The education department is to spend almost £1m on an interim restructure to rebuild ’fractured’ relations with teachers.
Reforms include the creation of series of new officer roles and a £100,000 annual secondment fund.
Tynwald this week unanimously approved an implementation plan for the ’interim organisational framework’.
The reforms follow a damning report into the Department of Education, Sport and Culture which exposed a ’fractured’ relationship between island schools and education officials.
In its 111-page report, Beamans Management Consultants recommends the setting up of a Manx education board to manage the delivery of education, separate from policy and inspection.
However, the DESC and its Minister Dr Alex Allinson have held back on that recommendation.
The report to Tynwald instead outlines an interim restructure with a review of this in 12 months’ time to consider whether a board is needed.
The DESC said it requires a maximum contingency funding of up to £477,308 a year in 2021-22 and 2022-23 to fund the additional costs of the interim structure.
This includes a £100,000 annual secondment fund to allow teaching staff to work within the department’s central team to ’deliver strategic projects into schools’.
In Tynwald, Dr Allinson insisted there will be ’no fudge on funding’.
In order to address the issues highlighted in the Beamans review, a central policy hub is proposed - a policy, strategy and governance division.
An education advice and support division will also be established.
Among the new roles to be created will be an interim governing body project officer, an interim quality assurance and inspection project officer plus a head of business change.

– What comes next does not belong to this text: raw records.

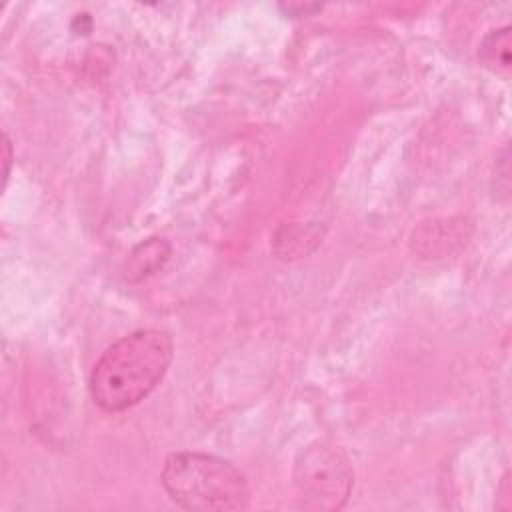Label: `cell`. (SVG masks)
<instances>
[{"instance_id":"6da1fadb","label":"cell","mask_w":512,"mask_h":512,"mask_svg":"<svg viewBox=\"0 0 512 512\" xmlns=\"http://www.w3.org/2000/svg\"><path fill=\"white\" fill-rule=\"evenodd\" d=\"M172 338L158 328L136 330L110 344L90 372V396L104 412H122L144 400L172 362Z\"/></svg>"},{"instance_id":"7a4b0ae2","label":"cell","mask_w":512,"mask_h":512,"mask_svg":"<svg viewBox=\"0 0 512 512\" xmlns=\"http://www.w3.org/2000/svg\"><path fill=\"white\" fill-rule=\"evenodd\" d=\"M166 494L186 510H242L250 502L246 476L228 460L204 452H176L160 474Z\"/></svg>"},{"instance_id":"3957f363","label":"cell","mask_w":512,"mask_h":512,"mask_svg":"<svg viewBox=\"0 0 512 512\" xmlns=\"http://www.w3.org/2000/svg\"><path fill=\"white\" fill-rule=\"evenodd\" d=\"M352 466L342 450L316 442L300 452L294 464V482L310 508L336 510L352 490Z\"/></svg>"},{"instance_id":"277c9868","label":"cell","mask_w":512,"mask_h":512,"mask_svg":"<svg viewBox=\"0 0 512 512\" xmlns=\"http://www.w3.org/2000/svg\"><path fill=\"white\" fill-rule=\"evenodd\" d=\"M168 254H170V246L164 240L154 238V240L140 244L132 252V258L128 264V276L136 274L138 278H142V276L152 274L158 266H162L166 262Z\"/></svg>"},{"instance_id":"5b68a950","label":"cell","mask_w":512,"mask_h":512,"mask_svg":"<svg viewBox=\"0 0 512 512\" xmlns=\"http://www.w3.org/2000/svg\"><path fill=\"white\" fill-rule=\"evenodd\" d=\"M480 58L488 66H494L498 72L510 70V28L508 26L494 30L484 38L480 46Z\"/></svg>"},{"instance_id":"8992f818","label":"cell","mask_w":512,"mask_h":512,"mask_svg":"<svg viewBox=\"0 0 512 512\" xmlns=\"http://www.w3.org/2000/svg\"><path fill=\"white\" fill-rule=\"evenodd\" d=\"M10 160H12V146L8 136H4V182L8 180V172H10Z\"/></svg>"}]
</instances>
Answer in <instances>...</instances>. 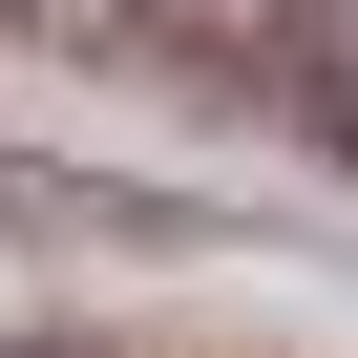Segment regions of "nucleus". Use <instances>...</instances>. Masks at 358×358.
Here are the masks:
<instances>
[{
  "mask_svg": "<svg viewBox=\"0 0 358 358\" xmlns=\"http://www.w3.org/2000/svg\"><path fill=\"white\" fill-rule=\"evenodd\" d=\"M0 22H43V0H0Z\"/></svg>",
  "mask_w": 358,
  "mask_h": 358,
  "instance_id": "7ed1b4c3",
  "label": "nucleus"
},
{
  "mask_svg": "<svg viewBox=\"0 0 358 358\" xmlns=\"http://www.w3.org/2000/svg\"><path fill=\"white\" fill-rule=\"evenodd\" d=\"M148 43H169V64H232V85H274L295 0H148Z\"/></svg>",
  "mask_w": 358,
  "mask_h": 358,
  "instance_id": "f03ea898",
  "label": "nucleus"
},
{
  "mask_svg": "<svg viewBox=\"0 0 358 358\" xmlns=\"http://www.w3.org/2000/svg\"><path fill=\"white\" fill-rule=\"evenodd\" d=\"M274 106L358 169V0H295V43H274Z\"/></svg>",
  "mask_w": 358,
  "mask_h": 358,
  "instance_id": "f257e3e1",
  "label": "nucleus"
}]
</instances>
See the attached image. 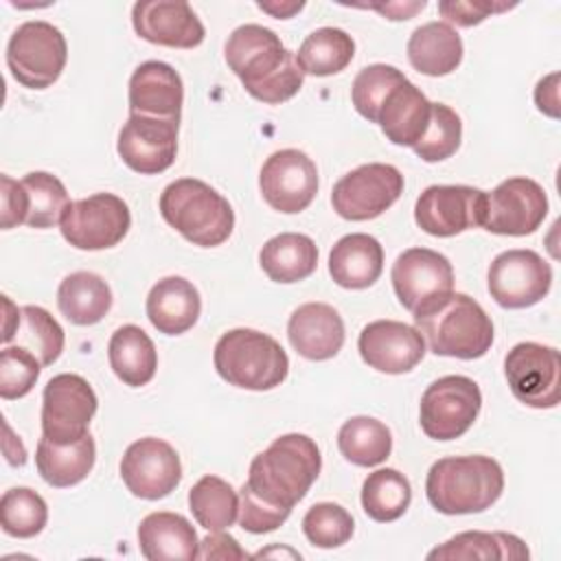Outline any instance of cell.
<instances>
[{
  "label": "cell",
  "instance_id": "cell-14",
  "mask_svg": "<svg viewBox=\"0 0 561 561\" xmlns=\"http://www.w3.org/2000/svg\"><path fill=\"white\" fill-rule=\"evenodd\" d=\"M486 193L467 184L427 186L414 204L416 226L432 237H454L484 221Z\"/></svg>",
  "mask_w": 561,
  "mask_h": 561
},
{
  "label": "cell",
  "instance_id": "cell-27",
  "mask_svg": "<svg viewBox=\"0 0 561 561\" xmlns=\"http://www.w3.org/2000/svg\"><path fill=\"white\" fill-rule=\"evenodd\" d=\"M432 118V101L412 83L403 81L397 85L379 110L377 125L392 145L414 147Z\"/></svg>",
  "mask_w": 561,
  "mask_h": 561
},
{
  "label": "cell",
  "instance_id": "cell-52",
  "mask_svg": "<svg viewBox=\"0 0 561 561\" xmlns=\"http://www.w3.org/2000/svg\"><path fill=\"white\" fill-rule=\"evenodd\" d=\"M2 305H4V331H2V342L9 344L20 327V318H22V309H18L9 296H2Z\"/></svg>",
  "mask_w": 561,
  "mask_h": 561
},
{
  "label": "cell",
  "instance_id": "cell-44",
  "mask_svg": "<svg viewBox=\"0 0 561 561\" xmlns=\"http://www.w3.org/2000/svg\"><path fill=\"white\" fill-rule=\"evenodd\" d=\"M39 359L24 346H4L0 353V397L4 401L28 394L39 377Z\"/></svg>",
  "mask_w": 561,
  "mask_h": 561
},
{
  "label": "cell",
  "instance_id": "cell-11",
  "mask_svg": "<svg viewBox=\"0 0 561 561\" xmlns=\"http://www.w3.org/2000/svg\"><path fill=\"white\" fill-rule=\"evenodd\" d=\"M403 193V175L383 162L362 164L342 175L331 191L333 210L348 221H368L386 213Z\"/></svg>",
  "mask_w": 561,
  "mask_h": 561
},
{
  "label": "cell",
  "instance_id": "cell-7",
  "mask_svg": "<svg viewBox=\"0 0 561 561\" xmlns=\"http://www.w3.org/2000/svg\"><path fill=\"white\" fill-rule=\"evenodd\" d=\"M68 59V44L64 33L44 20L20 24L7 44V66L11 77L31 90L53 85Z\"/></svg>",
  "mask_w": 561,
  "mask_h": 561
},
{
  "label": "cell",
  "instance_id": "cell-23",
  "mask_svg": "<svg viewBox=\"0 0 561 561\" xmlns=\"http://www.w3.org/2000/svg\"><path fill=\"white\" fill-rule=\"evenodd\" d=\"M184 83L178 70L164 61H145L129 77V114L180 121Z\"/></svg>",
  "mask_w": 561,
  "mask_h": 561
},
{
  "label": "cell",
  "instance_id": "cell-28",
  "mask_svg": "<svg viewBox=\"0 0 561 561\" xmlns=\"http://www.w3.org/2000/svg\"><path fill=\"white\" fill-rule=\"evenodd\" d=\"M405 50L412 68L427 77H445L454 72L465 53L458 31L438 20L414 28Z\"/></svg>",
  "mask_w": 561,
  "mask_h": 561
},
{
  "label": "cell",
  "instance_id": "cell-18",
  "mask_svg": "<svg viewBox=\"0 0 561 561\" xmlns=\"http://www.w3.org/2000/svg\"><path fill=\"white\" fill-rule=\"evenodd\" d=\"M178 127L180 121L175 118L129 114L118 131L116 151L131 171L158 175L175 162Z\"/></svg>",
  "mask_w": 561,
  "mask_h": 561
},
{
  "label": "cell",
  "instance_id": "cell-50",
  "mask_svg": "<svg viewBox=\"0 0 561 561\" xmlns=\"http://www.w3.org/2000/svg\"><path fill=\"white\" fill-rule=\"evenodd\" d=\"M425 4L427 2L421 0V2H386V4H364V7L373 9V11H379L388 20H410L412 15L423 11Z\"/></svg>",
  "mask_w": 561,
  "mask_h": 561
},
{
  "label": "cell",
  "instance_id": "cell-51",
  "mask_svg": "<svg viewBox=\"0 0 561 561\" xmlns=\"http://www.w3.org/2000/svg\"><path fill=\"white\" fill-rule=\"evenodd\" d=\"M2 427H4V443H2V447H4L7 462H9L11 467H24V465H26V447L22 445L20 438L13 436V432H11V427H9L7 421L2 423Z\"/></svg>",
  "mask_w": 561,
  "mask_h": 561
},
{
  "label": "cell",
  "instance_id": "cell-39",
  "mask_svg": "<svg viewBox=\"0 0 561 561\" xmlns=\"http://www.w3.org/2000/svg\"><path fill=\"white\" fill-rule=\"evenodd\" d=\"M13 340H18V346L31 351L42 366H50L59 359L66 335L61 324L44 307L26 305L22 307L20 327Z\"/></svg>",
  "mask_w": 561,
  "mask_h": 561
},
{
  "label": "cell",
  "instance_id": "cell-6",
  "mask_svg": "<svg viewBox=\"0 0 561 561\" xmlns=\"http://www.w3.org/2000/svg\"><path fill=\"white\" fill-rule=\"evenodd\" d=\"M217 375L243 390H272L287 379L289 357L267 333L256 329L226 331L213 353Z\"/></svg>",
  "mask_w": 561,
  "mask_h": 561
},
{
  "label": "cell",
  "instance_id": "cell-10",
  "mask_svg": "<svg viewBox=\"0 0 561 561\" xmlns=\"http://www.w3.org/2000/svg\"><path fill=\"white\" fill-rule=\"evenodd\" d=\"M96 408L99 399L81 375H55L42 394V434L57 445L77 443L90 434L88 427Z\"/></svg>",
  "mask_w": 561,
  "mask_h": 561
},
{
  "label": "cell",
  "instance_id": "cell-12",
  "mask_svg": "<svg viewBox=\"0 0 561 561\" xmlns=\"http://www.w3.org/2000/svg\"><path fill=\"white\" fill-rule=\"evenodd\" d=\"M504 375L513 397L537 410L561 401V355L552 346L519 342L504 357Z\"/></svg>",
  "mask_w": 561,
  "mask_h": 561
},
{
  "label": "cell",
  "instance_id": "cell-42",
  "mask_svg": "<svg viewBox=\"0 0 561 561\" xmlns=\"http://www.w3.org/2000/svg\"><path fill=\"white\" fill-rule=\"evenodd\" d=\"M462 140L460 116L445 103H432V118L423 138L412 147L423 162H443L451 158Z\"/></svg>",
  "mask_w": 561,
  "mask_h": 561
},
{
  "label": "cell",
  "instance_id": "cell-45",
  "mask_svg": "<svg viewBox=\"0 0 561 561\" xmlns=\"http://www.w3.org/2000/svg\"><path fill=\"white\" fill-rule=\"evenodd\" d=\"M289 508L272 506L259 500L250 489L243 484L239 491V526L252 535H263L276 530L289 517Z\"/></svg>",
  "mask_w": 561,
  "mask_h": 561
},
{
  "label": "cell",
  "instance_id": "cell-31",
  "mask_svg": "<svg viewBox=\"0 0 561 561\" xmlns=\"http://www.w3.org/2000/svg\"><path fill=\"white\" fill-rule=\"evenodd\" d=\"M57 307L68 322L90 327L101 322L112 309V289L94 272H72L59 283Z\"/></svg>",
  "mask_w": 561,
  "mask_h": 561
},
{
  "label": "cell",
  "instance_id": "cell-40",
  "mask_svg": "<svg viewBox=\"0 0 561 561\" xmlns=\"http://www.w3.org/2000/svg\"><path fill=\"white\" fill-rule=\"evenodd\" d=\"M48 522V506L39 493L28 486H13L0 500V526L18 539L35 537Z\"/></svg>",
  "mask_w": 561,
  "mask_h": 561
},
{
  "label": "cell",
  "instance_id": "cell-4",
  "mask_svg": "<svg viewBox=\"0 0 561 561\" xmlns=\"http://www.w3.org/2000/svg\"><path fill=\"white\" fill-rule=\"evenodd\" d=\"M414 329L434 355L456 359L484 357L493 344V322L467 294H449L414 313Z\"/></svg>",
  "mask_w": 561,
  "mask_h": 561
},
{
  "label": "cell",
  "instance_id": "cell-5",
  "mask_svg": "<svg viewBox=\"0 0 561 561\" xmlns=\"http://www.w3.org/2000/svg\"><path fill=\"white\" fill-rule=\"evenodd\" d=\"M160 215L186 241L199 248L221 245L234 228V213L228 199L195 178H180L164 186Z\"/></svg>",
  "mask_w": 561,
  "mask_h": 561
},
{
  "label": "cell",
  "instance_id": "cell-26",
  "mask_svg": "<svg viewBox=\"0 0 561 561\" xmlns=\"http://www.w3.org/2000/svg\"><path fill=\"white\" fill-rule=\"evenodd\" d=\"M383 272L381 243L364 232H351L329 252V274L344 289H366Z\"/></svg>",
  "mask_w": 561,
  "mask_h": 561
},
{
  "label": "cell",
  "instance_id": "cell-43",
  "mask_svg": "<svg viewBox=\"0 0 561 561\" xmlns=\"http://www.w3.org/2000/svg\"><path fill=\"white\" fill-rule=\"evenodd\" d=\"M355 530L351 513L335 502H318L302 517L305 537L318 548L344 546Z\"/></svg>",
  "mask_w": 561,
  "mask_h": 561
},
{
  "label": "cell",
  "instance_id": "cell-22",
  "mask_svg": "<svg viewBox=\"0 0 561 561\" xmlns=\"http://www.w3.org/2000/svg\"><path fill=\"white\" fill-rule=\"evenodd\" d=\"M287 337L300 357L324 362L344 346V320L327 302H305L289 316Z\"/></svg>",
  "mask_w": 561,
  "mask_h": 561
},
{
  "label": "cell",
  "instance_id": "cell-34",
  "mask_svg": "<svg viewBox=\"0 0 561 561\" xmlns=\"http://www.w3.org/2000/svg\"><path fill=\"white\" fill-rule=\"evenodd\" d=\"M355 55L353 37L335 26L311 31L298 48L296 61L305 75L331 77L342 72Z\"/></svg>",
  "mask_w": 561,
  "mask_h": 561
},
{
  "label": "cell",
  "instance_id": "cell-2",
  "mask_svg": "<svg viewBox=\"0 0 561 561\" xmlns=\"http://www.w3.org/2000/svg\"><path fill=\"white\" fill-rule=\"evenodd\" d=\"M322 469V456L313 438L307 434H283L250 462L243 482L259 500L294 508L311 489Z\"/></svg>",
  "mask_w": 561,
  "mask_h": 561
},
{
  "label": "cell",
  "instance_id": "cell-46",
  "mask_svg": "<svg viewBox=\"0 0 561 561\" xmlns=\"http://www.w3.org/2000/svg\"><path fill=\"white\" fill-rule=\"evenodd\" d=\"M517 4L508 2H489V0H445L438 2V13L445 18V24H456V26H476L491 18L493 13H504Z\"/></svg>",
  "mask_w": 561,
  "mask_h": 561
},
{
  "label": "cell",
  "instance_id": "cell-47",
  "mask_svg": "<svg viewBox=\"0 0 561 561\" xmlns=\"http://www.w3.org/2000/svg\"><path fill=\"white\" fill-rule=\"evenodd\" d=\"M0 226L2 230L15 228L26 221V193L22 182L9 178L7 173L0 175Z\"/></svg>",
  "mask_w": 561,
  "mask_h": 561
},
{
  "label": "cell",
  "instance_id": "cell-8",
  "mask_svg": "<svg viewBox=\"0 0 561 561\" xmlns=\"http://www.w3.org/2000/svg\"><path fill=\"white\" fill-rule=\"evenodd\" d=\"M482 408V392L471 377L445 375L432 381L419 410L421 430L434 440L460 438L476 423Z\"/></svg>",
  "mask_w": 561,
  "mask_h": 561
},
{
  "label": "cell",
  "instance_id": "cell-13",
  "mask_svg": "<svg viewBox=\"0 0 561 561\" xmlns=\"http://www.w3.org/2000/svg\"><path fill=\"white\" fill-rule=\"evenodd\" d=\"M486 283L500 307L526 309L548 296L552 267L535 250H506L491 261Z\"/></svg>",
  "mask_w": 561,
  "mask_h": 561
},
{
  "label": "cell",
  "instance_id": "cell-19",
  "mask_svg": "<svg viewBox=\"0 0 561 561\" xmlns=\"http://www.w3.org/2000/svg\"><path fill=\"white\" fill-rule=\"evenodd\" d=\"M121 478L131 495L140 500H162L175 491L182 480L180 456L162 438H140L125 449Z\"/></svg>",
  "mask_w": 561,
  "mask_h": 561
},
{
  "label": "cell",
  "instance_id": "cell-33",
  "mask_svg": "<svg viewBox=\"0 0 561 561\" xmlns=\"http://www.w3.org/2000/svg\"><path fill=\"white\" fill-rule=\"evenodd\" d=\"M530 552L526 543L511 533H484V530H465L447 539L443 546H436L427 559H528Z\"/></svg>",
  "mask_w": 561,
  "mask_h": 561
},
{
  "label": "cell",
  "instance_id": "cell-3",
  "mask_svg": "<svg viewBox=\"0 0 561 561\" xmlns=\"http://www.w3.org/2000/svg\"><path fill=\"white\" fill-rule=\"evenodd\" d=\"M504 491V471L491 456H447L425 478L427 502L443 515H469L491 508Z\"/></svg>",
  "mask_w": 561,
  "mask_h": 561
},
{
  "label": "cell",
  "instance_id": "cell-30",
  "mask_svg": "<svg viewBox=\"0 0 561 561\" xmlns=\"http://www.w3.org/2000/svg\"><path fill=\"white\" fill-rule=\"evenodd\" d=\"M259 265L274 283H298L316 272L318 248L307 234L280 232L263 243Z\"/></svg>",
  "mask_w": 561,
  "mask_h": 561
},
{
  "label": "cell",
  "instance_id": "cell-17",
  "mask_svg": "<svg viewBox=\"0 0 561 561\" xmlns=\"http://www.w3.org/2000/svg\"><path fill=\"white\" fill-rule=\"evenodd\" d=\"M259 188L274 210L285 215L300 213L318 193L316 162L300 149L274 151L261 167Z\"/></svg>",
  "mask_w": 561,
  "mask_h": 561
},
{
  "label": "cell",
  "instance_id": "cell-21",
  "mask_svg": "<svg viewBox=\"0 0 561 561\" xmlns=\"http://www.w3.org/2000/svg\"><path fill=\"white\" fill-rule=\"evenodd\" d=\"M131 24L138 37L169 48H195L204 42V24L188 2L142 0L131 9Z\"/></svg>",
  "mask_w": 561,
  "mask_h": 561
},
{
  "label": "cell",
  "instance_id": "cell-24",
  "mask_svg": "<svg viewBox=\"0 0 561 561\" xmlns=\"http://www.w3.org/2000/svg\"><path fill=\"white\" fill-rule=\"evenodd\" d=\"M138 548L149 561L199 559V539L191 522L180 513L156 511L138 526Z\"/></svg>",
  "mask_w": 561,
  "mask_h": 561
},
{
  "label": "cell",
  "instance_id": "cell-35",
  "mask_svg": "<svg viewBox=\"0 0 561 561\" xmlns=\"http://www.w3.org/2000/svg\"><path fill=\"white\" fill-rule=\"evenodd\" d=\"M340 454L357 467L381 465L392 451V434L373 416H351L337 432Z\"/></svg>",
  "mask_w": 561,
  "mask_h": 561
},
{
  "label": "cell",
  "instance_id": "cell-53",
  "mask_svg": "<svg viewBox=\"0 0 561 561\" xmlns=\"http://www.w3.org/2000/svg\"><path fill=\"white\" fill-rule=\"evenodd\" d=\"M256 7L278 20H287L305 9V2H256Z\"/></svg>",
  "mask_w": 561,
  "mask_h": 561
},
{
  "label": "cell",
  "instance_id": "cell-20",
  "mask_svg": "<svg viewBox=\"0 0 561 561\" xmlns=\"http://www.w3.org/2000/svg\"><path fill=\"white\" fill-rule=\"evenodd\" d=\"M362 359L386 375L410 373L425 355L423 335L397 320L368 322L357 340Z\"/></svg>",
  "mask_w": 561,
  "mask_h": 561
},
{
  "label": "cell",
  "instance_id": "cell-15",
  "mask_svg": "<svg viewBox=\"0 0 561 561\" xmlns=\"http://www.w3.org/2000/svg\"><path fill=\"white\" fill-rule=\"evenodd\" d=\"M392 287L399 302L419 313L454 291L449 259L430 248H408L392 263Z\"/></svg>",
  "mask_w": 561,
  "mask_h": 561
},
{
  "label": "cell",
  "instance_id": "cell-32",
  "mask_svg": "<svg viewBox=\"0 0 561 561\" xmlns=\"http://www.w3.org/2000/svg\"><path fill=\"white\" fill-rule=\"evenodd\" d=\"M107 355L114 375L125 386H147L156 375L158 351L151 337L136 324H123L112 333Z\"/></svg>",
  "mask_w": 561,
  "mask_h": 561
},
{
  "label": "cell",
  "instance_id": "cell-25",
  "mask_svg": "<svg viewBox=\"0 0 561 561\" xmlns=\"http://www.w3.org/2000/svg\"><path fill=\"white\" fill-rule=\"evenodd\" d=\"M147 318L164 335H182L197 322L202 298L197 287L182 276L160 278L147 296Z\"/></svg>",
  "mask_w": 561,
  "mask_h": 561
},
{
  "label": "cell",
  "instance_id": "cell-49",
  "mask_svg": "<svg viewBox=\"0 0 561 561\" xmlns=\"http://www.w3.org/2000/svg\"><path fill=\"white\" fill-rule=\"evenodd\" d=\"M537 110L550 118H559V72L539 79L535 88Z\"/></svg>",
  "mask_w": 561,
  "mask_h": 561
},
{
  "label": "cell",
  "instance_id": "cell-29",
  "mask_svg": "<svg viewBox=\"0 0 561 561\" xmlns=\"http://www.w3.org/2000/svg\"><path fill=\"white\" fill-rule=\"evenodd\" d=\"M94 460L96 445L90 434L70 445H57L42 436L35 451V467L42 480L55 489L75 486L85 480L94 467Z\"/></svg>",
  "mask_w": 561,
  "mask_h": 561
},
{
  "label": "cell",
  "instance_id": "cell-37",
  "mask_svg": "<svg viewBox=\"0 0 561 561\" xmlns=\"http://www.w3.org/2000/svg\"><path fill=\"white\" fill-rule=\"evenodd\" d=\"M412 502V486L397 469H377L362 484V508L375 522L399 519Z\"/></svg>",
  "mask_w": 561,
  "mask_h": 561
},
{
  "label": "cell",
  "instance_id": "cell-41",
  "mask_svg": "<svg viewBox=\"0 0 561 561\" xmlns=\"http://www.w3.org/2000/svg\"><path fill=\"white\" fill-rule=\"evenodd\" d=\"M408 77L390 64H370L357 72L351 85V101L359 116L377 123L379 110L390 92L401 85Z\"/></svg>",
  "mask_w": 561,
  "mask_h": 561
},
{
  "label": "cell",
  "instance_id": "cell-16",
  "mask_svg": "<svg viewBox=\"0 0 561 561\" xmlns=\"http://www.w3.org/2000/svg\"><path fill=\"white\" fill-rule=\"evenodd\" d=\"M548 215V195L530 178H508L486 193L482 228L493 234H533Z\"/></svg>",
  "mask_w": 561,
  "mask_h": 561
},
{
  "label": "cell",
  "instance_id": "cell-36",
  "mask_svg": "<svg viewBox=\"0 0 561 561\" xmlns=\"http://www.w3.org/2000/svg\"><path fill=\"white\" fill-rule=\"evenodd\" d=\"M188 508L202 528L210 533L226 530L239 517V495L230 482L204 476L188 491Z\"/></svg>",
  "mask_w": 561,
  "mask_h": 561
},
{
  "label": "cell",
  "instance_id": "cell-38",
  "mask_svg": "<svg viewBox=\"0 0 561 561\" xmlns=\"http://www.w3.org/2000/svg\"><path fill=\"white\" fill-rule=\"evenodd\" d=\"M26 193V226L31 228H53L61 221L68 208V191L59 178L46 171H31L22 180Z\"/></svg>",
  "mask_w": 561,
  "mask_h": 561
},
{
  "label": "cell",
  "instance_id": "cell-48",
  "mask_svg": "<svg viewBox=\"0 0 561 561\" xmlns=\"http://www.w3.org/2000/svg\"><path fill=\"white\" fill-rule=\"evenodd\" d=\"M245 550L232 535L217 530L199 541V559H245Z\"/></svg>",
  "mask_w": 561,
  "mask_h": 561
},
{
  "label": "cell",
  "instance_id": "cell-1",
  "mask_svg": "<svg viewBox=\"0 0 561 561\" xmlns=\"http://www.w3.org/2000/svg\"><path fill=\"white\" fill-rule=\"evenodd\" d=\"M228 68L256 101L278 105L302 88L305 72L280 37L261 24L237 26L224 46Z\"/></svg>",
  "mask_w": 561,
  "mask_h": 561
},
{
  "label": "cell",
  "instance_id": "cell-9",
  "mask_svg": "<svg viewBox=\"0 0 561 561\" xmlns=\"http://www.w3.org/2000/svg\"><path fill=\"white\" fill-rule=\"evenodd\" d=\"M129 208L114 193H94L70 202L59 221L61 237L72 248L90 252L118 245L129 232Z\"/></svg>",
  "mask_w": 561,
  "mask_h": 561
}]
</instances>
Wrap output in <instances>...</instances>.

The existing director of corporate services role will be ’repurposed’ to become deputy chief executive.
Dr Allinson told Tynwald why a secondment fund was important: ’One of the issues Beamans highlighted was that disconnect from schools.
’So if we can use the best brains, the best minds, the best ideas from schools and incorporate them in that central policy and strategy I think we can do far more.’
In his foreword to the report to Tynwald, he said: ’I acknowledge that resetting and rebuilding relationships to create a new culture for the future will take time.
’However, I firmly believe that by implementing this plan, improving communications, and with the continued commitment of all staff, we can repair and improve the current situation and see benefits relatively quickly.’